I'm not expecting any such capabilities to be well-documented...but perhaps there's a debugger feature or other system call. One of the best pointers would be to the specific code in the Node.js project where this kind of declaration is handled, to see if there are any loopholes.
Note: In researching a little into V8 I saw that a "function definition" doesn't get added to the context. It's put into an "activation object" of the "execution context", and cannot be programmatically accessed. If you want some "light reading" I found:
http://coachwei.sys-con.com/node/676031/mobile
http://perfectionkills.com/understanding-delete/
if you fill in exports.foo = foo; at the end of your file it will be available in other files in node, assuming that you do var myFile = require('myFile.js') with the file name and you call the function via myFile.foo(); You can even rename the function for outside use in exports and set whatever you want to call the package when you use require.

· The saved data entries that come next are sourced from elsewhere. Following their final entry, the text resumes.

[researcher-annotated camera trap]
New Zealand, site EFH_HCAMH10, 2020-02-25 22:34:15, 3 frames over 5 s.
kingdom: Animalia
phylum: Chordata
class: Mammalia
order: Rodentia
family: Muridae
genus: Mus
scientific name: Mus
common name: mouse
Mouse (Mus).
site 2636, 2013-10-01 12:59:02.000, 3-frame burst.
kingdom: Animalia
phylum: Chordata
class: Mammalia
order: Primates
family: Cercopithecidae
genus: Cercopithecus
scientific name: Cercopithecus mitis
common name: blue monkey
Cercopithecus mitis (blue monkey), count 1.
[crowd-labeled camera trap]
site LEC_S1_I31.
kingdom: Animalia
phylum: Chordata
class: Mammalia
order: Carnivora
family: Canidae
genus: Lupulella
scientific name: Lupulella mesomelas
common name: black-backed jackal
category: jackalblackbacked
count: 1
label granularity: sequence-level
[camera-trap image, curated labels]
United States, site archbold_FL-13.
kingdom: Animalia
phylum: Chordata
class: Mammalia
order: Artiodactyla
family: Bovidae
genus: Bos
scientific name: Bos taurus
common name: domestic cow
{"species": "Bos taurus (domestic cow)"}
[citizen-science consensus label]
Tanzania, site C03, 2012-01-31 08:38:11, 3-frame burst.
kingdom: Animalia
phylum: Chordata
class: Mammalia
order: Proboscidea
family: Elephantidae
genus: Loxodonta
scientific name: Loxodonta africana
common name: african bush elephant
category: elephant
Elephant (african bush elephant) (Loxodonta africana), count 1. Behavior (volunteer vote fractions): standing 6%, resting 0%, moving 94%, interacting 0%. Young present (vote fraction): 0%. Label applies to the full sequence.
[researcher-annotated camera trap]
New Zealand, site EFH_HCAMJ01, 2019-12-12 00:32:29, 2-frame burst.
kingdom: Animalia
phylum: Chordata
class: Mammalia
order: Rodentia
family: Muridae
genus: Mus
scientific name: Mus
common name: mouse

BTW you can enumerate these functions just like you do on any JSON object (ie for k in ...)
This is impossible in node without more advanced reflection tools like the debugger.
The only way to do this would be to use __parent__ which was removed due to security issues and other things (hard to optimize, not standard to begin with) . When you run the script those variables become closed under the module. You can not access them elsewhere without explicitly exporting them.
This is not a bug, it's by design. It's just how node works. see this closely related question.
If this sort of reflection was available without tools like the debugger it would have been extremely hard to optimize the source code (at least the way v8 works) , meaning the answer to your question is no. Sorry.